30 March,2026 05:55 PM IST | Tehran | mid-day online correspondent
Iran`s Navy Commander Admiral Alireza Tangsiri. PIC/AFP
Iran on Monday confirmed that an Israeli strike had killed the commander of the naval arm of the Revolutionary Guards, whom Israel had accused of overseeing operations to block the Strait of Hormuz.
In a statement carried by the Guards' Sepah News website, Alireza Tangsiri was said to have "succumbed to severe injuries" sustained in last week's attack.
Iran's supreme leader Ayatollah Mojtaba Khamenei, who has remained out of public view since assuming office following the killing of his father and predecessor in US-Israeli strikes on February 28, expressed condolences in a message on Telegram.
In his message, he described Tangsiri as "a soldier of Iran and a guardian of Islam" during the ongoing war.
According to Sepah News, Tangsiri's funeral will be held on Tuesday in the port city of Bandar Abbas.
Israeli Defence Minister Israel Katz had announced on Thursday that an Israeli airstrike killed Tangsiri, calling him the "man directly responsible for the terrorist operation of mining and blocking the Strait of Hormuz".
Since the conflict, now in its second month, began, Iran has allowed only limited maritime traffic through the crucial waterway, contributing to a sharp rise in global energy prices.
The Guards' statement said Tangsiri had been organising coastal defences at the time of the strike and vowed that "we will not rest until the enemy is completely destroyed".
He is the latest senior Iranian official whose death in the war has been confirmed by Tehran.
Supreme leader Ali Khamenei was killed on the first day of the conflict on February 28, while Iran's influential security chief Ali Larijani was killed earlier this month, along with more than a dozen other prominent figures.
Katz had also said that other senior naval officers were killed in the same strike, though he did not provide further details.
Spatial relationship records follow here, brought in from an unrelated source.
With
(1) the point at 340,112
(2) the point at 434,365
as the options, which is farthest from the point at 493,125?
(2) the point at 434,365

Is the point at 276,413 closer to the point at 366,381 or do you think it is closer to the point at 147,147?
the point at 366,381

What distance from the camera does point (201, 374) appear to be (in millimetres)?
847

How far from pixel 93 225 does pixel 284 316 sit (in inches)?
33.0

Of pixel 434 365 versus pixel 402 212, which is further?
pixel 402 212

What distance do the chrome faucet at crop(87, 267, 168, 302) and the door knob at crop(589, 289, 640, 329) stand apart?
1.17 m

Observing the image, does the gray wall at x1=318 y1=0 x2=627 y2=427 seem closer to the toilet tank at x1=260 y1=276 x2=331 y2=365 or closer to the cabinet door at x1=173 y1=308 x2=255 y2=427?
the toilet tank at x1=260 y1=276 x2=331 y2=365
Earlier in March, Tangsiri had pledged to "deliver the harshest blows to the aggressor enemy" while maintaining the strategy of closing the Strait of Hormuz.
A veteran of the 1980-1988 Iran-Iraq war, Tangsiri was among the longest-serving senior figures in the force and one of its most prominent faces within Iran.
He was appointed in 2018 to head the Revolutionary Guards' naval wing, which is tasked with defending the Islamic republic against internal and external threats.
Under his leadership, the Guards' navy was significantly strengthened and in recent years had claimed responsibility for seizing several foreign vessels.
He was placed under US sanctions in 2019 under counter-terrorism measures.
While Israel and the United States have said the killings of senior officials have dealt a major blow to Iran, some analysts believe the country continues to show resilience and the ability to recover from setbacks.